Consigne 1> Recopiez à l'identique chaque ligne des enregistrements qui figurent après le texte sur la détection des OGM.

Texte cité>
....

Détection des OGM : coûteuse et imparfaite !

Le législateur européen n’autorise qu’au compte-gouttes les variétés

transgéniques (certaines d’ailleurs seulement autorisées à l’importation

mais pas à la culture en Europe) pour lesquelles il définit, de plus, des

règles strictes d’étiquetage (1). Mais cet arsenal législatif est aujourd’

hui difficilement applicable : on ne dispose en effet d’aucune méthode

normalisée de détection des OGM, d’où des discordances possibles de

résultats entre laboratoires ! Dès lors, comment contrôler efficacement l’

entrée en Europe d’OGM non autorisés ? Comment détecter des OGM dans les

produits alimentaires ? Pourquoi imposer des seuils de « présence fortuite »

au consommateur ?

Différents comités d’experts se penchent sur la question. En France, une

commission de l’AFNOR, présidée par Yves Bertheau de l’INRA (et intégrée par

des acteurs de la filière, dont les associations de consommateurs.), devrait

publier à l’automne 2000 un texte de référence.

....

Données de l'exercice>

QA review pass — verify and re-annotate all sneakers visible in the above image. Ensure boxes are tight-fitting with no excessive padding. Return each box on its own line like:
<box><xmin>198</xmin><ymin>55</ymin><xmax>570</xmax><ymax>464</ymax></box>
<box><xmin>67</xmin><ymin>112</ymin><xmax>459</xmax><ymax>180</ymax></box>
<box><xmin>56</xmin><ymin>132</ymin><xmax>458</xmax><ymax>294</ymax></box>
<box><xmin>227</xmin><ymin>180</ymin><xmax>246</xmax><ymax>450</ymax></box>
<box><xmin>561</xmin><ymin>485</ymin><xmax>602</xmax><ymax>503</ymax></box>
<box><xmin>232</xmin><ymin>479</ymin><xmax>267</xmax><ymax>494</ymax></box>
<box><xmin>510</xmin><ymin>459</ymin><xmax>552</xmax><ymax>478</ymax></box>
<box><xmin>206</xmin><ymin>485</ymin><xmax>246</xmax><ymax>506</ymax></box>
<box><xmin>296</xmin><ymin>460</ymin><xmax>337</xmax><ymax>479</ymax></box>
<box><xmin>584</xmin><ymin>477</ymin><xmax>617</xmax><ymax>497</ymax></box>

....

Consigne 2> Poursuivez le texte sur la détection des OGM, cité plus haut, à la suite de sa dernière phrase.

Résultat attendu 1>
QA review pass — verify and re-annotate all sneakers visible in the above image. Ensure boxes are tight-fitting with no excessive padding. Return each box on its own line like:
<box><xmin>198</xmin><ymin>55</ymin><xmax>570</xmax><ymax>464</ymax></box>
<box><xmin>67</xmin><ymin>112</ymin><xmax>459</xmax><ymax>180</ymax></box>
<box><xmin>56</xmin><ymin>132</ymin><xmax>458</xmax><ymax>294</ymax></box>
<box><xmin>227</xmin><ymin>180</ymin><xmax>246</xmax><ymax>450</ymax></box>
<box><xmin>561</xmin><ymin>485</ymin><xmax>602</xmax><ymax>503</ymax></box>
<box><xmin>232</xmin><ymin>479</ymin><xmax>267</xmax><ymax>494</ymax></box>
<box><xmin>510</xmin><ymin>459</ymin><xmax>552</xmax><ymax>478</ymax></box>
<box><xmin>206</xmin><ymin>485</ymin><xmax>246</xmax><ymax>506</ymax></box>
<box><xmin>296</xmin><ymin>460</ymin><xmax>337</xmax><ymax>479</ymax></box>
<box><xmin>584</xmin><ymin>477</ymin><xmax>617</xmax><ymax>497</ymax></box>

Résultat attendu 2>
« Nous ne sommes pas en mesure de détecter des OGM dont nous ne connaissons

pas les modifications génétiques » souligne Emmanuel Gachet du laboratoire

privé d’analyses Eurofins Scientific à Nantes. En effet, « le problème de

fond actuel pour les laboratoires impliqués dans la détection d’OGM est la

difficulté d’avoir accès aux informations (constructions des transgènes) et

aux matériels (sondes, amorces spécifiques, standards OGM et non-OGM…)

nécessaires, y compris pour les OGM autorisés en Europe » confirme David

Zhang du GEVES. Est-ce à dire qu’aujourd’hui n’importe quel OGM entre en

Europe sans contrôle ?

On ne trouve que ce que l’on cherche

Pas tout à fait, on l’a vu récemment avec l’affaire des colza, maïs et soja

contaminés en France. Mais pour ces quelques lots détectés, combien d’autres

contiennent des OGM à l’insu du producteur ? Et combien de produits

alimentaires contenant des OGM échappent à l’étiquetage malgré la

législation européenne en vigueur ?

Certes, plaide Yves Bertheau, « l’Etat ne peut pas mettre un gendarme ou un

contrôleur derrière chaque fabricant ou chaque importateur ». Mais la

fréquence et l’ampleur des contrôles sont-elles suffisantes ? En septembre

1999, les analyses scientifiques réalisées par la DGCCRF faisaient

apparaître que sur 62 prélèvements, 12 échantillons contenaient des OGM. Or

dix de ces 12 denrées ne comportaient aucune indication à ce sujet sur leur

étiquette. Un produit revendiquait même à tort l’absence d’OGM et un seul

produit mentionnait la présence d’OGM. Depuis, la situation ne semble guère

avoir évolué !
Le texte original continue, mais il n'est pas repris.